Wolfsburg:Wem der Rücken zwickt

VfL Wolfsburg v Borussia Moenchengladbach - Bundesliga

„Jeder kennt ihn“, sagt Mario Gomez (im Bild) über Papadopoulos: „Man trifft ihn am Bein, er hält sich das Gesicht. Man trifft ihn am Ohr, er tut so, als ob der Knöchel gebrochen sei.“

(Foto: Stuart Franklin/Getty)

Wenigstens das Duell von Mario Gomez und Kyriakos Papadopoulos bestimmt das Nord-Derby.

Von Jörg Marwedel, Hamburg

Ein Spiel ohne Tore, Temperaturen knapp über null Grad, Schneeschauer, glitschiger Boden und ein Ball, der laut Mario Gomez eher als "Eiskugel" daherkam: Was soll man über so eine insgesamt trostlose Begegnung zwischen dem Hamburger SV und dem VfL Wolfsburg schreiben? Zumal VfL-Trainer Martin Schmidt davon sprach, dass es "schwierig ist, so ein Spiel zu moderieren". Das war aus seiner Sicht wirklich nicht einfach, denn die Niedersachsen übernahmen in Hamburg die Rolle, die der HSV in den vergangene Wochen gespielt hatte. Nach dessen beeindruckendem 3:0 gegen Hoffenheim hatte er beim 0:0 in Freiburg das Fußballspielen quasi eingestellt, nun ließen die Wolfsburger nach dem brillanten 3:0 gegen Mönchengladbach die Offensive ausfallen.

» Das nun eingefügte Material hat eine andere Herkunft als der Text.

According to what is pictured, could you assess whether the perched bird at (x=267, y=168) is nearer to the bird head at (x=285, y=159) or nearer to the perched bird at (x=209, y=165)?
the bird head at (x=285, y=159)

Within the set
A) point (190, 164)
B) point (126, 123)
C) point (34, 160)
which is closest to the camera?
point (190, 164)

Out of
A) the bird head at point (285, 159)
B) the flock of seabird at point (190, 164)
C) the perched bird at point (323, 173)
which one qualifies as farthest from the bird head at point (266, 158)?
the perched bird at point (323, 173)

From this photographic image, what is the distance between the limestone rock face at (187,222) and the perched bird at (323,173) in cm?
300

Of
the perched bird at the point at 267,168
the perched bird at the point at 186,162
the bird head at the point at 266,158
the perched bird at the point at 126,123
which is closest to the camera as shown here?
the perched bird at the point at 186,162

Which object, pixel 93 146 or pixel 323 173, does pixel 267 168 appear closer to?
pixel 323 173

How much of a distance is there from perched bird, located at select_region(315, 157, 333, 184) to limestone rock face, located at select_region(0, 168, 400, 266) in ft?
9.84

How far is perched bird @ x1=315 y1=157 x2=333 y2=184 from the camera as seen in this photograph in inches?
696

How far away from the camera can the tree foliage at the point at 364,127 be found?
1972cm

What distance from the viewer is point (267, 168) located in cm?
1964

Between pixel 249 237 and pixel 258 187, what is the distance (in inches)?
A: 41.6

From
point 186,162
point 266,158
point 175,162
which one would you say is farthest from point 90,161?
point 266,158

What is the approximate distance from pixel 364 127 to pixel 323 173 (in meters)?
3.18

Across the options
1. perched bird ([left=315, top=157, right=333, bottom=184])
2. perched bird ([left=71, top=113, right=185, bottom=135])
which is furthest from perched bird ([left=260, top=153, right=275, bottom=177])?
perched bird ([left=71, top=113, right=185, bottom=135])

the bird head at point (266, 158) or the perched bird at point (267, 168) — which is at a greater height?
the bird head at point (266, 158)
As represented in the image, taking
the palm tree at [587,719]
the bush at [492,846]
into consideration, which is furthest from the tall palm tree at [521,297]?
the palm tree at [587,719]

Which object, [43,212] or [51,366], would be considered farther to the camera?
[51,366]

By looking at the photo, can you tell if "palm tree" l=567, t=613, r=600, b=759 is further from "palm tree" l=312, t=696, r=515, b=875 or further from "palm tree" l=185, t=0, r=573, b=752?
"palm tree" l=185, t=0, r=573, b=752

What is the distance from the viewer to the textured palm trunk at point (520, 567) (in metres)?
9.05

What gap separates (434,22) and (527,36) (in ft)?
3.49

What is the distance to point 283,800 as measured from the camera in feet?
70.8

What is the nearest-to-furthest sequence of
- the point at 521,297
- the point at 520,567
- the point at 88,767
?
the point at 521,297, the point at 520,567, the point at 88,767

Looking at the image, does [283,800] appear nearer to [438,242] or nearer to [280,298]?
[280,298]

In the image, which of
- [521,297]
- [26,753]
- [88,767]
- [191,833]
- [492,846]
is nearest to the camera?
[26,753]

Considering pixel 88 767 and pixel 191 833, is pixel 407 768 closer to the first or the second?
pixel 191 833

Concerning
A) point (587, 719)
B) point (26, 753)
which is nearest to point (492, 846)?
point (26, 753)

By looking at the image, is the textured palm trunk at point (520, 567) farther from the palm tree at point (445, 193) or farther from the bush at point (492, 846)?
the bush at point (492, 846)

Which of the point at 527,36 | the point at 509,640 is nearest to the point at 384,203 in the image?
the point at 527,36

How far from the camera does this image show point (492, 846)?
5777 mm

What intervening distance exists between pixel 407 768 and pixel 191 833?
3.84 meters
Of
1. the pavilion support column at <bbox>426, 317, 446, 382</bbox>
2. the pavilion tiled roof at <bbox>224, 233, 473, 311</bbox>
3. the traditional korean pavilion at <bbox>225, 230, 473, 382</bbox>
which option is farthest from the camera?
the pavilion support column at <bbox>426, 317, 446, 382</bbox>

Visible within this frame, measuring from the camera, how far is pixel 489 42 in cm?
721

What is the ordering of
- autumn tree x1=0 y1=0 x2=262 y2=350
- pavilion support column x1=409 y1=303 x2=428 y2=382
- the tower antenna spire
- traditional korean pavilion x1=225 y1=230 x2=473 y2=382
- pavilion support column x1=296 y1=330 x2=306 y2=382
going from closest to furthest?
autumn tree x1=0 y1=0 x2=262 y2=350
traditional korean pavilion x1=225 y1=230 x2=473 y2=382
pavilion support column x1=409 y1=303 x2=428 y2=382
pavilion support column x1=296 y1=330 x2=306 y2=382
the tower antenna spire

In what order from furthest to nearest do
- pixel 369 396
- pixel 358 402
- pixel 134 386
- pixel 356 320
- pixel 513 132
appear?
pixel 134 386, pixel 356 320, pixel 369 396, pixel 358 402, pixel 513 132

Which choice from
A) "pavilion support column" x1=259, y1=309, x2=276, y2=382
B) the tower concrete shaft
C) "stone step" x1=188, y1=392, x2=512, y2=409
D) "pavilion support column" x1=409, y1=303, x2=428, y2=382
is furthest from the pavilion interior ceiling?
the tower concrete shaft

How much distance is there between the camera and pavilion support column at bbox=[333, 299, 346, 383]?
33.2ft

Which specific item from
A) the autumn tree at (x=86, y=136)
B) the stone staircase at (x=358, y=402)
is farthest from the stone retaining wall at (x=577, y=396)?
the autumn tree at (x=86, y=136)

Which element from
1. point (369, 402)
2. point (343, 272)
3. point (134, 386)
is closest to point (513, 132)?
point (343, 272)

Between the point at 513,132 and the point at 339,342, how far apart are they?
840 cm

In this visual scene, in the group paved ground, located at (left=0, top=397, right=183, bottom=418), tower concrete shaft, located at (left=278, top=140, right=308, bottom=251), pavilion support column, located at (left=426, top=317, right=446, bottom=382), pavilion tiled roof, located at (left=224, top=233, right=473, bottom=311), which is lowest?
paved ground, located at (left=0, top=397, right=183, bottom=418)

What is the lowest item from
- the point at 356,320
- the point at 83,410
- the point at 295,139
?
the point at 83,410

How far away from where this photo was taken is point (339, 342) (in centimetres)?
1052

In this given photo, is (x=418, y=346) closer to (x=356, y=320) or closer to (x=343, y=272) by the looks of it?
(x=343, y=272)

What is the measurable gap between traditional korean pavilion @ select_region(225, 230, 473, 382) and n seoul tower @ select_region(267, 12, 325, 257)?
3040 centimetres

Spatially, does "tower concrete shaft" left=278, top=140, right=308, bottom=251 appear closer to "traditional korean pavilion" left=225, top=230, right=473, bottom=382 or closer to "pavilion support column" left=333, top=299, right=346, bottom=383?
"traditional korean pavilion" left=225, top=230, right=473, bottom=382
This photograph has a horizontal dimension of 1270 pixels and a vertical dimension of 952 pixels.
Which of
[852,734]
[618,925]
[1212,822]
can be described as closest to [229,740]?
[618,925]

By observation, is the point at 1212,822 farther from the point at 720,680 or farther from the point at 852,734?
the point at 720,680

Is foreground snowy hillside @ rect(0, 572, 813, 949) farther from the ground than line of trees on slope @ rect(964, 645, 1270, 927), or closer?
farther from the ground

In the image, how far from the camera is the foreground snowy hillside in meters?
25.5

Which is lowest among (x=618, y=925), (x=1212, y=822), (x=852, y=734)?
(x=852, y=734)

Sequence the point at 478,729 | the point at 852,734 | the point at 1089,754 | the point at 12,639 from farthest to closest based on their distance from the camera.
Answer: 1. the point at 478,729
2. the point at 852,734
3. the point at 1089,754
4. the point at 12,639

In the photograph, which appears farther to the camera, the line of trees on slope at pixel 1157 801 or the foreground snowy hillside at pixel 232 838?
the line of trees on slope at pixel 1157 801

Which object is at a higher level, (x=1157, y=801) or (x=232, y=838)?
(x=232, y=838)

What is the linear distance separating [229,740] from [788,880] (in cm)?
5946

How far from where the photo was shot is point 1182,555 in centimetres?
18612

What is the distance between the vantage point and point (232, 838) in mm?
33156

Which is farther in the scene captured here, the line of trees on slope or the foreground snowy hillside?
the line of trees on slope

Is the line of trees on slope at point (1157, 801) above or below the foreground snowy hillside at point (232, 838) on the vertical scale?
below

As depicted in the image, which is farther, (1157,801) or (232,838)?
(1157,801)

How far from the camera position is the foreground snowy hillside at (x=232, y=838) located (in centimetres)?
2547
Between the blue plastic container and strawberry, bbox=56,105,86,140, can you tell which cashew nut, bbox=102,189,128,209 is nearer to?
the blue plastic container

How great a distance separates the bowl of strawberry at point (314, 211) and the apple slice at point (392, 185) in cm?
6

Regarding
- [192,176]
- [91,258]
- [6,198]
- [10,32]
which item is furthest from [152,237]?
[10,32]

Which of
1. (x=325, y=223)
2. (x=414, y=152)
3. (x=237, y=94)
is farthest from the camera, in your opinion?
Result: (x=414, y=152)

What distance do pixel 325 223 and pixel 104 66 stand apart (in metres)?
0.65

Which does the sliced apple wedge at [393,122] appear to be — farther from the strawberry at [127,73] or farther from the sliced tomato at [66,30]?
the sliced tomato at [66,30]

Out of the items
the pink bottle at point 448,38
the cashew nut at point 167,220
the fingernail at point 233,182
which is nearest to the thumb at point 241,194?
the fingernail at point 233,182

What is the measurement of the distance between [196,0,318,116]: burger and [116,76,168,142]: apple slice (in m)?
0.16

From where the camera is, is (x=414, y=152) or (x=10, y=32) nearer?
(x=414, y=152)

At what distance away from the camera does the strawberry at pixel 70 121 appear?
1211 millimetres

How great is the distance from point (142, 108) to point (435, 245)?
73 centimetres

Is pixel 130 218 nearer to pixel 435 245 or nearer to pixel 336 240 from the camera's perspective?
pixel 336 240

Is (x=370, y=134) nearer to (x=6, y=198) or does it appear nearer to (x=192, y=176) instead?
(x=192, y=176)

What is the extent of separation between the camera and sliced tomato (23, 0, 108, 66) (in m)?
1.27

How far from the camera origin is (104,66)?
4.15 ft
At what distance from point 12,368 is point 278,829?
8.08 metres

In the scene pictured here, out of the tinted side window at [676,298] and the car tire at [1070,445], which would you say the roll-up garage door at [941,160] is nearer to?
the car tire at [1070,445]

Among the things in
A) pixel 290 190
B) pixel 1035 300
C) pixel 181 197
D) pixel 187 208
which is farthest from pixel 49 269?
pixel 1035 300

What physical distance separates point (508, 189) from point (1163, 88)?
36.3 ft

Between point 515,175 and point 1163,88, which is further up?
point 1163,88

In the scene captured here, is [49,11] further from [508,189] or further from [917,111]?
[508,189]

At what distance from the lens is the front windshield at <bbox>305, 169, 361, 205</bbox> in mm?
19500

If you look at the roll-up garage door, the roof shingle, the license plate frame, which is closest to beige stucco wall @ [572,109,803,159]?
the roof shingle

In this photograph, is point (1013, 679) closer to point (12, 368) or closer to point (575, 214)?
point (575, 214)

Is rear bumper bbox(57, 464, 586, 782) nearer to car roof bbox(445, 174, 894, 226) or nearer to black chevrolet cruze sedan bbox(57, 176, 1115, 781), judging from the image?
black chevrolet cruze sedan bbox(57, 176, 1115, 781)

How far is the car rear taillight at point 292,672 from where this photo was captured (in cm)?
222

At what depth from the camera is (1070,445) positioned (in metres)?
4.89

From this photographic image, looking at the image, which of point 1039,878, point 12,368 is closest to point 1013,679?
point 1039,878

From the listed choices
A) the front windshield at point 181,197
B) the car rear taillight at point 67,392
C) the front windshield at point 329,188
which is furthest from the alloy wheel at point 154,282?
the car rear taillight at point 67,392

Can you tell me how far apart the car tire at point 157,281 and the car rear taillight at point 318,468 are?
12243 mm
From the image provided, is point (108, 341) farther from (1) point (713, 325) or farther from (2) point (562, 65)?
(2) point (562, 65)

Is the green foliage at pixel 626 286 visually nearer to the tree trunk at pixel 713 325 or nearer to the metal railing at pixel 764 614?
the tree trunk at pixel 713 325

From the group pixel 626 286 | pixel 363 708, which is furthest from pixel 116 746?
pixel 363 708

Sieht man mal davon ab, dass HSV-Coach Markus Gisdol wieder "ein richtig gutes Spiel von uns" gesehen hatte, was durch 13 Torschüsse belegt wurde, zwangen die Gäste den HSV-Torwart Christian Mathenia dazu, sich selber "warmzulaufen", wie er vermerkte. Doch wenn man relativ wenig vom Geschehen auf dem Rasen berichten kann, ist es manchmal umso aufregender, zum Beispiel dem meinungsfreudigen Mario Gomez zuzuhören.

Der Nationalstürmer hatte so Einiges über seinen Gegenspieler Kyriakos Papadopoulos zu erzählen. Gomez hatte, wie seine nach der Gladbach-Gala laut Schmidt "eine Woche lang in den Himmel gehobenen" Kollegen Yunus Malli (nach 78 frustrierenden Minuten ausgewechselt) und Divock Origi (durfte schon nach 56 Minuten Duschen gehen) keinen Stich gegen die "bombige Viererkette" (Gisdol) der Hamburger gemacht. Und so redete er sich in Rage über jenen Spieler, den Gisdol vor allem deshalb verpflichtet hatte, um seiner Mannschaft mehr Kampfkraft und Abgezocktheit zuzuführen.

Gomez sind einmal fast die Sicherungen durchgebrannt. Sein Versuch, gegen Papadopoulos nachzutreten, hätte auch mit Rot bestraft werden können. Doch wie es dazu kam, hat er sehr ausführlich beschrieben. Der Gegner, bei dem der "Fair-Play-Gedanke nur minimal" ausgebildet sei, habe ihn permanent "in den Rücken gezwickt". Er laufe einen bei einem Eckball einfach um. Und zu jener Szene, in der er selber foulte, sagte Gomez: Er habe ihn nur ein bisschen am Stutzen getroffen, aber er habe sich gewälzt, als sei ein Gelenk gebrochen. Und als er den Freistoßpfiff bekam, sei er sofort wieder munter aufgesprungen. So sei es immer: "Jeder kennt ihn, er gibt gern den sterbenden Schwan. Man trifft ihn am Bein, er hält sich das Gesicht. Man trifft ihn am Ohr, er tut so, als ob der Knöchel gebrochen sei. Das Perverse ist, dass er jedes Mal damit durchkommt."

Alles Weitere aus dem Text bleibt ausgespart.